PAGE:
┌──

Hacker News new | past | comments | ask | show | jobs | submit | more mjs33's comments login

Their DNS system failed? How?! Unless DNS stands for “Do Not Sell”


This happened to us at Hustle years ago. Basically if you run on AWS there’s a DNS server provided inside each VPC that usually works fine but which has no observable load metrics etc... so you don’t really know you are slamming it and are about to have a problem unless you audit your entire codebase.

Why? Well that tiny DNS server has certain capacity constraints and if you don’t cache DNS lookups by using a http/https agent for example (in NodeJS) you wind up looking up the same dns info over and over and churning sockets like it’s going out of style. If you run really really hot the poor thing falls over (rightly so).

The limits are high and DNS is fast so you usually don’t notice but when you are under load bugs like this come out of the woodwork. When it falls down you look up the AWS docs, lean back in your chair upon finding this isn’t an “elastic” part of AWS and say “FUUUUUUUUCK” so loud it can be heard from outer space.

If you are Robinhood though don’t you have some former Netflix SRE/DevOps beast on staff that knows this and so you run your own DNS and monitor it?


I read this and thought, “surely there’s an OS-level DNS cache?”

Apparently not on Linux! https://stackoverflow.com/questions/11020027/dns-caching-in-...

└──

AVAILABLE DATA:
┌──

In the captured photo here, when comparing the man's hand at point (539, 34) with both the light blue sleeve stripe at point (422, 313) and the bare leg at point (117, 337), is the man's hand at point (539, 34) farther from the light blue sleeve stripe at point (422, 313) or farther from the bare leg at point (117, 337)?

└──

GOAL: From the DNS thread, transcribe the passage starting with "The limits are" and going on through "from outer space.".

REPLY TO THE EXERCISE:
The limits are high and DNS is fast so you usually don’t notice but when you are under load bugs like this come out of the woodwork. When it falls down you look up the AWS docs, lean back in your chair upon finding this isn’t an “elastic” part of AWS and say “FUUUUUUUUCK” so loud it can be heard from outer space.